The National Party is not an ideological movement

With the National Party caucus looking more conservative than it’s been in a long time, Liam Hehir warns of the dangers of ideological factionalism, and why being a conservative party isn’t the same as being a party with conservatives. 

Liberals seem to be something of an endangered species in the National Party these days. First of all, Paula Bennett, who was despised by the left but was one of the party’s crusading liberals, left politics after losing the deputy leadership. At the same time, Amy Adams retired only to subsequently un-retire. The very trendy Nikki Kaye also threw in the towel after serving part of the day as acting leader.

This leaves National Party liberals somewhat thin on the ground. Christopher Bishop and Nicola Willis are the standard-bearers now, you have to assume, and Scott Simpson is a reliable vote for liberalism even if he is a party man first and foremost. There remain quite a few liberal-ish members (including the new leader, incidentally) but on the whole, the caucus is looking like it will be more conservative than it’s been in a long time.

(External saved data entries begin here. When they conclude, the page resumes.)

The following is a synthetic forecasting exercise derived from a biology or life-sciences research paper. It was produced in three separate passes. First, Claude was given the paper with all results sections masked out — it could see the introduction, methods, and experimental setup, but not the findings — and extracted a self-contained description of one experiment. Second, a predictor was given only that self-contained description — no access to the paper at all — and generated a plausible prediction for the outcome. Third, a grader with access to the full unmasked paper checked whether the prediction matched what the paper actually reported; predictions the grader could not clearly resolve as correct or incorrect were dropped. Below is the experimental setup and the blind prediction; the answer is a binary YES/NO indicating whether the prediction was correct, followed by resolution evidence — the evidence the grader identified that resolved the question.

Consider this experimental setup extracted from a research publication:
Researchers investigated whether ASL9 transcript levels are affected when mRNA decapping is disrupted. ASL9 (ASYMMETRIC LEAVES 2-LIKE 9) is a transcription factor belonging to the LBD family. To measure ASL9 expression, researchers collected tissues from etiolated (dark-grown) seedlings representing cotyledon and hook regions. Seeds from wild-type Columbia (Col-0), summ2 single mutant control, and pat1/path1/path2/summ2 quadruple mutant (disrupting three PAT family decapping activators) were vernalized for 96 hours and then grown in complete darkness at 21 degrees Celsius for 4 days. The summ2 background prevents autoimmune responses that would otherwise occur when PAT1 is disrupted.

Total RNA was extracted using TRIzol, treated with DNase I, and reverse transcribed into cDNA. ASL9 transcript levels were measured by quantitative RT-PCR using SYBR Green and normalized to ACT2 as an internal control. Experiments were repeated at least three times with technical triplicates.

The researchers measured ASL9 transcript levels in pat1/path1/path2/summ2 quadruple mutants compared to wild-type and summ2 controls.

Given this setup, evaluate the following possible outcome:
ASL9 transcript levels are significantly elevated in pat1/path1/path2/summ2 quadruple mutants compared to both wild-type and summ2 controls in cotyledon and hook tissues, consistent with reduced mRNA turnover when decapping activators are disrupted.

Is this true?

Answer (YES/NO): YES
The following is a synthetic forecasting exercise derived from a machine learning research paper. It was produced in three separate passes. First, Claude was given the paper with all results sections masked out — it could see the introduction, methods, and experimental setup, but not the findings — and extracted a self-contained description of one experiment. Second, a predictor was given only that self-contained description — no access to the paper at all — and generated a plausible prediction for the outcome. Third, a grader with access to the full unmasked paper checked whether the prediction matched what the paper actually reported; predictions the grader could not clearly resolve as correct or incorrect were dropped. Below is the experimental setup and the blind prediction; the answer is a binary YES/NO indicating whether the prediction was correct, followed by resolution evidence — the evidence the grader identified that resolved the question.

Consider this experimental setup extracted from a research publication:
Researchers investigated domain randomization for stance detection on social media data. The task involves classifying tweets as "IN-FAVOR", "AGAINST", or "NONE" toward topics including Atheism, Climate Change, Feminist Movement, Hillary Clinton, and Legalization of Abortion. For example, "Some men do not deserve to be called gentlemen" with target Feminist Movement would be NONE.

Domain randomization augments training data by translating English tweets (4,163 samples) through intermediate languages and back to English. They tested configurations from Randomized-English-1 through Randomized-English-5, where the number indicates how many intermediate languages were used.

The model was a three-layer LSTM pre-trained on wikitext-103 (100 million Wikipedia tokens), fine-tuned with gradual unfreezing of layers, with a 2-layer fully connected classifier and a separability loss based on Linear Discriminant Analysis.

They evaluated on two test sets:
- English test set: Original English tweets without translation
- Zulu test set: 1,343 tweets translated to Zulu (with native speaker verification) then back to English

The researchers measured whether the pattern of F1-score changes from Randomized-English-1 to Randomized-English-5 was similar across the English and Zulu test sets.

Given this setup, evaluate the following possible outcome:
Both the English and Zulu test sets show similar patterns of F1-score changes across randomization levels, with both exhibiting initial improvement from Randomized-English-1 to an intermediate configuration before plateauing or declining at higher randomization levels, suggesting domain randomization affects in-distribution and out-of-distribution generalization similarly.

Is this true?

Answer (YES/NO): NO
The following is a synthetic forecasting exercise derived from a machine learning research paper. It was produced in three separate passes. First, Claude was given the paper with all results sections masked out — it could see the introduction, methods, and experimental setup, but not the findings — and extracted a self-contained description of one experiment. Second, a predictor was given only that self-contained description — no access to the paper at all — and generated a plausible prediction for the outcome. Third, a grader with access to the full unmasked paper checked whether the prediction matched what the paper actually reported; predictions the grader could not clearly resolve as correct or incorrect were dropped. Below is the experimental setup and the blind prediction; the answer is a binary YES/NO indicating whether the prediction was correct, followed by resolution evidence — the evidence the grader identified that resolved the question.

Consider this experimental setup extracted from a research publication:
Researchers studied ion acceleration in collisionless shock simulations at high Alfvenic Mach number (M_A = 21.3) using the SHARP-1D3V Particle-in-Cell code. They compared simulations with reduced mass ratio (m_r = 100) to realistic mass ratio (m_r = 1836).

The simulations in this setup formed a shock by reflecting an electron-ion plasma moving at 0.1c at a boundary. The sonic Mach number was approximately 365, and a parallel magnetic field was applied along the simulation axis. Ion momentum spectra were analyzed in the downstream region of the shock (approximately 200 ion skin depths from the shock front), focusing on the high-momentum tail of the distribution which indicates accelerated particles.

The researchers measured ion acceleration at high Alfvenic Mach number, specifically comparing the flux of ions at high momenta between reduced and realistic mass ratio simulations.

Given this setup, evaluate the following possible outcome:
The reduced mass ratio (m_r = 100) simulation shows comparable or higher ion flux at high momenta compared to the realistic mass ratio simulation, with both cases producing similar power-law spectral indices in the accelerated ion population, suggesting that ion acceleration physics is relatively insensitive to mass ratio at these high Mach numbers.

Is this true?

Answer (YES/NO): NO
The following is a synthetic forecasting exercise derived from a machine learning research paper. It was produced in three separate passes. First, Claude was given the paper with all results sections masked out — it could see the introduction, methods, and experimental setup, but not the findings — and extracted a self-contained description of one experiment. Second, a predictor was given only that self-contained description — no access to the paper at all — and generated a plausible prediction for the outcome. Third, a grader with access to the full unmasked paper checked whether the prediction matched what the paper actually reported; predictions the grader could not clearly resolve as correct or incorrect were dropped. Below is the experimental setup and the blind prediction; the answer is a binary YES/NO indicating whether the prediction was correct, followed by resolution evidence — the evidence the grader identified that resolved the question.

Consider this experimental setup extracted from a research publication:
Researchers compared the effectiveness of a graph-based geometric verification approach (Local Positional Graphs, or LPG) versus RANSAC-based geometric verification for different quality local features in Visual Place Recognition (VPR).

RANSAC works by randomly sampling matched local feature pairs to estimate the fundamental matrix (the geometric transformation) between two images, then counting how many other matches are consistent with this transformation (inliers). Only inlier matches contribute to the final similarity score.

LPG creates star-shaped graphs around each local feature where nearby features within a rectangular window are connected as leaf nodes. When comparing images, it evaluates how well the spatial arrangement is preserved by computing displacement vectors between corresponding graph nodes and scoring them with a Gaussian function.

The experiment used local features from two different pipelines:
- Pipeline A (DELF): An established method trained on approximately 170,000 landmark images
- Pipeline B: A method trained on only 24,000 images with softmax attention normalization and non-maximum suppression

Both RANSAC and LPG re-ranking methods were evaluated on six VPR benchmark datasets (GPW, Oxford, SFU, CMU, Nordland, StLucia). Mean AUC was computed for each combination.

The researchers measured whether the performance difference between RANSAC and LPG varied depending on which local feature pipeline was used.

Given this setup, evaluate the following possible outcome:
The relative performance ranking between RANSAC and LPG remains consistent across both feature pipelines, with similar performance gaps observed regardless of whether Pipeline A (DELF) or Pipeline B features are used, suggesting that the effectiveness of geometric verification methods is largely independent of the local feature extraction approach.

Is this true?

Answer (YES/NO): NO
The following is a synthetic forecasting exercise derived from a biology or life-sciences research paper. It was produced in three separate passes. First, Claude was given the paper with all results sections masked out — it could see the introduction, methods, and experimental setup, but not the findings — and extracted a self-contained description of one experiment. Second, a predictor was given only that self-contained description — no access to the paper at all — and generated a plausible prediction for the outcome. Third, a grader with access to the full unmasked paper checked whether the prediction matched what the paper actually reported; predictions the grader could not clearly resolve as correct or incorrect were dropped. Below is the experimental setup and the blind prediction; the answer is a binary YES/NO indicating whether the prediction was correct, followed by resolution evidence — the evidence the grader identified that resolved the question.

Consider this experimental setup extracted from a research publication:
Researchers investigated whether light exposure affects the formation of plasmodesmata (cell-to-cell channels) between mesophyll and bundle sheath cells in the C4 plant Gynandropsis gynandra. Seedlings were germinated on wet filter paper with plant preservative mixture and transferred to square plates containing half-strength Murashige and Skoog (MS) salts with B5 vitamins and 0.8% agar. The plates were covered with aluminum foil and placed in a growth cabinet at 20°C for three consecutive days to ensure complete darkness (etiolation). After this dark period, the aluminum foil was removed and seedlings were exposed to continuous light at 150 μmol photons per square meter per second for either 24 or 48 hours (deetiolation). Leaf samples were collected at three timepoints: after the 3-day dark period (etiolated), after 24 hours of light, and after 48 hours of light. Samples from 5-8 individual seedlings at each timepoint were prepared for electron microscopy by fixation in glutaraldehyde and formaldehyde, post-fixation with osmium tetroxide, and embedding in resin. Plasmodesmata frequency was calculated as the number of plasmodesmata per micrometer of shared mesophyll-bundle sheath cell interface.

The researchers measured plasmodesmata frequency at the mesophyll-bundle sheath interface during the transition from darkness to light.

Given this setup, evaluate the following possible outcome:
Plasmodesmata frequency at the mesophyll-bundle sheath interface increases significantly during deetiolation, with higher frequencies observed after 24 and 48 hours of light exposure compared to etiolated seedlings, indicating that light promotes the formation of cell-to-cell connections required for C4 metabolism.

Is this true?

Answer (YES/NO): YES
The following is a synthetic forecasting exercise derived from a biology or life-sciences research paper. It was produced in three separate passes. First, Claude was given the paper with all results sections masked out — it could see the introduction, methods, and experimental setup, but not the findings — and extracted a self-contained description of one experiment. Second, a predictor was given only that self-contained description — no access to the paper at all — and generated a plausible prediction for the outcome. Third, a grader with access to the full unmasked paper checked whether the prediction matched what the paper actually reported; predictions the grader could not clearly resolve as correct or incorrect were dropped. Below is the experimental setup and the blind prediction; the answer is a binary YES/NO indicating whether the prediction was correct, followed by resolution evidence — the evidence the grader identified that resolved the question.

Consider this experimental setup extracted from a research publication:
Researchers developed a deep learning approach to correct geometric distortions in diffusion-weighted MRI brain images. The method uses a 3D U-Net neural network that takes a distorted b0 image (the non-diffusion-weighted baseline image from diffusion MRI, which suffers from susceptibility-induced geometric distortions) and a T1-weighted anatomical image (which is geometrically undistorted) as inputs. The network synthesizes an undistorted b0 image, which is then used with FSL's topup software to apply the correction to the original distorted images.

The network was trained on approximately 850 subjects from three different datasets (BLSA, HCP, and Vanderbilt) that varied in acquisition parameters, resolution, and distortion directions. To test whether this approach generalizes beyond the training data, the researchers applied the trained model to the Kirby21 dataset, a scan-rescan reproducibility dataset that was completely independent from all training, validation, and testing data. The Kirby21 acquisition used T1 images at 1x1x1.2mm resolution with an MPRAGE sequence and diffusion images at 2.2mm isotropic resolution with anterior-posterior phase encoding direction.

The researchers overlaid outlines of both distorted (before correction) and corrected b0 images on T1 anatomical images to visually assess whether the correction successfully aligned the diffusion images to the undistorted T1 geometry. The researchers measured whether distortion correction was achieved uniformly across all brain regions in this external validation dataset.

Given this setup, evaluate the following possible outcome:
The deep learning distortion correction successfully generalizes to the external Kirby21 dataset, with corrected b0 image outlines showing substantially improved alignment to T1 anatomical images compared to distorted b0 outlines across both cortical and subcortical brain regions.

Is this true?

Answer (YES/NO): NO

The degree to which ideology divides the party should not be overstated. There are other faultlines which in certain ways are more important. Geography, for example, provides competing interests between town and country and North and South Islands. More than any other factor, perhaps, is that personal ambitions and loyalties are part of the mix.

But it can’t be denied that differences in philosophical outlook play their part and might’ve become more important during the years of National’s opposition.

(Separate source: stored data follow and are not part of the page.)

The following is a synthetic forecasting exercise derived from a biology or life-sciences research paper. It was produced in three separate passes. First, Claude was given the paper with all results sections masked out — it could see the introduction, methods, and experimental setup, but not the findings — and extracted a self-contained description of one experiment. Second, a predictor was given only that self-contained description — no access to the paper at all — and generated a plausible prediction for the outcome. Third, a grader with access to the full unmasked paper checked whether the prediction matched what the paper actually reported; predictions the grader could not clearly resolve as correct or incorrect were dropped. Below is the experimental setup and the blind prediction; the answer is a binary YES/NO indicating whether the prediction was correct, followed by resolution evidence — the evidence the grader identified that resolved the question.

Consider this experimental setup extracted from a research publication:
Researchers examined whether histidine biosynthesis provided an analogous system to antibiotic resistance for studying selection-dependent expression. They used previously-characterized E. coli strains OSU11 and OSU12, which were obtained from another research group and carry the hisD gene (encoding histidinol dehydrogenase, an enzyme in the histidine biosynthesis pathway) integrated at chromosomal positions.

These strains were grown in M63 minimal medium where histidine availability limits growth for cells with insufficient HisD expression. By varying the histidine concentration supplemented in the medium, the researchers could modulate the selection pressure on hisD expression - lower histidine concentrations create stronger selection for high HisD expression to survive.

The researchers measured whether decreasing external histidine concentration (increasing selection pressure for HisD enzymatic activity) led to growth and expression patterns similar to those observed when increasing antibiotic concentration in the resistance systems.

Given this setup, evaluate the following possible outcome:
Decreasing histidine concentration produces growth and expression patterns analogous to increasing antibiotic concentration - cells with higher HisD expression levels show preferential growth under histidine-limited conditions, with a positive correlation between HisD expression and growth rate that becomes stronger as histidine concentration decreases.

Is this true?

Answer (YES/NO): YES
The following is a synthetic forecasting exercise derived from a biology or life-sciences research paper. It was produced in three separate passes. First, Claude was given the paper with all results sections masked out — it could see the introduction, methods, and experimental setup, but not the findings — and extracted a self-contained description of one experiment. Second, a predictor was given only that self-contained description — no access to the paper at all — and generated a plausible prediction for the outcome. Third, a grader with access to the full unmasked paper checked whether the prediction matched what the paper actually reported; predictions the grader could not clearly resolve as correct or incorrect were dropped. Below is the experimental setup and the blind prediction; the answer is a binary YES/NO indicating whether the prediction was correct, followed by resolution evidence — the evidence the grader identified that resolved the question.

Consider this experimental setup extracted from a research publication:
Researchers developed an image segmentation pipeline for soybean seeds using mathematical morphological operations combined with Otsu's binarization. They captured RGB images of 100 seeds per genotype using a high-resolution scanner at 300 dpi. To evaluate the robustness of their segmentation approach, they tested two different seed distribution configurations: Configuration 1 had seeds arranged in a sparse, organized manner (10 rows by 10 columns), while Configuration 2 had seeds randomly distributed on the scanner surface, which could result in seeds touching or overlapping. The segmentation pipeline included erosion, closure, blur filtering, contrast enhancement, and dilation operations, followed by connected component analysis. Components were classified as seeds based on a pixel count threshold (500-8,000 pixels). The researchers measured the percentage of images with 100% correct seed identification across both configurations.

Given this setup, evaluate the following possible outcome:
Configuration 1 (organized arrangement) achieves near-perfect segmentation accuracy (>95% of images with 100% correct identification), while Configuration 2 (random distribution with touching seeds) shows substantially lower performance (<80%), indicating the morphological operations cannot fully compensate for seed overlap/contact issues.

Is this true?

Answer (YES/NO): YES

The National Party caucus as of 2018 (File photo)

At this point, it’s important to carefully define what we mean by “liberalism.” It doesn’t refer to “socialism” – opposition to which the thing that most unites the various strands of the party. Within the context of the New Zealand National Party, liberalism refers to those who are liberal on what we call “conscience issues”. They tend to be, but not always, a bit more market-oriented and urban-based than the party’s conservatives.

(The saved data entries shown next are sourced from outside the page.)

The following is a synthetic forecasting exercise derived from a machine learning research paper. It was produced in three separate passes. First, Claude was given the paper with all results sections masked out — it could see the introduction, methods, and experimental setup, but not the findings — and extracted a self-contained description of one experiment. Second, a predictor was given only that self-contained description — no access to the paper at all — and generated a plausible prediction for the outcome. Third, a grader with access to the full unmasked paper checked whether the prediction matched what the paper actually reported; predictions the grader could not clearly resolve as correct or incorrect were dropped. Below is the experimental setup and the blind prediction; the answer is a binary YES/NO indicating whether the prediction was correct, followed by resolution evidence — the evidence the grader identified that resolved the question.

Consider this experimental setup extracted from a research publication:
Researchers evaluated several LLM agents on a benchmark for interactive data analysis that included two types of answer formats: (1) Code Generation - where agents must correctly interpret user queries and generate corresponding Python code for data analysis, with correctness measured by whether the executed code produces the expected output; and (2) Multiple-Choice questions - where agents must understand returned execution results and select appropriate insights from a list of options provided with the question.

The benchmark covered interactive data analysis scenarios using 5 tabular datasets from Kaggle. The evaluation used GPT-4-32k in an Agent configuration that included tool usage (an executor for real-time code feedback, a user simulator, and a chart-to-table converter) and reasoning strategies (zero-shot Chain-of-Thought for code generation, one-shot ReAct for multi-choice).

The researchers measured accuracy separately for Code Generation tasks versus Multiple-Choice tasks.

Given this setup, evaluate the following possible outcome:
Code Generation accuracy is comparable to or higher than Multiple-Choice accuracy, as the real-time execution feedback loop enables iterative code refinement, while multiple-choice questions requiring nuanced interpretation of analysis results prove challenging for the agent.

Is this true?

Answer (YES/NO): NO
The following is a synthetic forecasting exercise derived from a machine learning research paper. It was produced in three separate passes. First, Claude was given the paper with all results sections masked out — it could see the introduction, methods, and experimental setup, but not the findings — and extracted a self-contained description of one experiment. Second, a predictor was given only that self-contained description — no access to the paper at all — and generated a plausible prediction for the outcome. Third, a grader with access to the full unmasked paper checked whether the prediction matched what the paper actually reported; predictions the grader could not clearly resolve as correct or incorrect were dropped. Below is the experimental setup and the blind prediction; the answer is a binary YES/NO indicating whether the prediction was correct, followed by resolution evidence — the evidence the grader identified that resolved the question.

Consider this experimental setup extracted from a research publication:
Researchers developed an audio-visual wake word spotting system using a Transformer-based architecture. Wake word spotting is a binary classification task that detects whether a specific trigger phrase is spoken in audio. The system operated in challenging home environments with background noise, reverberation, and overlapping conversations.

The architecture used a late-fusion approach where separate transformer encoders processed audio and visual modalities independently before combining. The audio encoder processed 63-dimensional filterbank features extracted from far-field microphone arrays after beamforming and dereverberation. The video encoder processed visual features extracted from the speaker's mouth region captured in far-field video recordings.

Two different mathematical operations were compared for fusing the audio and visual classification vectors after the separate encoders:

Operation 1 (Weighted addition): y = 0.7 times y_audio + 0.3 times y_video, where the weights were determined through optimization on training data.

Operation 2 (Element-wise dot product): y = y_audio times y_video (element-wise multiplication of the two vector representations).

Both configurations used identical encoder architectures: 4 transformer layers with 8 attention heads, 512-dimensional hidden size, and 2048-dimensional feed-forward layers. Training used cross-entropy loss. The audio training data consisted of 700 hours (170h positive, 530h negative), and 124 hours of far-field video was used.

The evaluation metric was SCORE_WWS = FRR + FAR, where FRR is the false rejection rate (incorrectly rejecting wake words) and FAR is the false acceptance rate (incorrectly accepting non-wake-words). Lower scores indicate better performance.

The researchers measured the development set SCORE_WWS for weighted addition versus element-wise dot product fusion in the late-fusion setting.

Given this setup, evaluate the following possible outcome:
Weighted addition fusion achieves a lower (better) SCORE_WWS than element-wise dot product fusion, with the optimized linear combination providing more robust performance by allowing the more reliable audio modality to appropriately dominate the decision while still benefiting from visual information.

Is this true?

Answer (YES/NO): YES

The conservatives, on the other hand, tend to vote along more traditionalist lines on conscience issues and tend to be, but not always, a little more tolerant of economic intervention and rural-based than the party’s liberals.

As a political conservative myself, I have to say there’s nothing inherently displeasing about a more conservative front bench. The National Party is a collation of interests that from day one has included both libs and cons. There’s no reason why the latter should always be the junior partner given that they bring in most of the votes.

My warning, however, would be that it’d be dangerous for National to become a conservatives party rather than a party with conservatives in it. It’s better to share power in a party that governs more often than not than it is to be the dominant force in a party that reliably gets 35% of the vote.

The stirrings of ideological factionalism in the National Party is not something to be welcomed. Whether it’s entirely true or not, the coup against Simon Bridges was seen by some as the installation of a stooge by a bloc of MPs who knew they couldn’t win the leadership outright but could be the power behind the throne. The plotters may dismiss this as paranoia but even the fact of such paranoia would be a problem itself. In the same way, it would be very helpful if people associated with the party could stop talking up the idea of the cons splitting off and forming a tame client conservative party to provide a junior coalition partner.

The National Party is not an ideological movement. It is a political framework that allows members unified by their opposition to state socialism to pursue their various goals incrementally and co-operatively. Nobody ever gets everything they want but that’s a fact of life.

Judith Collins may actually be the best person to restore this sense of things. With few apparent fixed philosophical positions, she isn’t beholden to either camp. Her brand is built around her own force of personality. This can have its downsides, but the upside is that she can be trusted not to put her thumb on the scale for either camp. And that just might give National the time it needs to heal.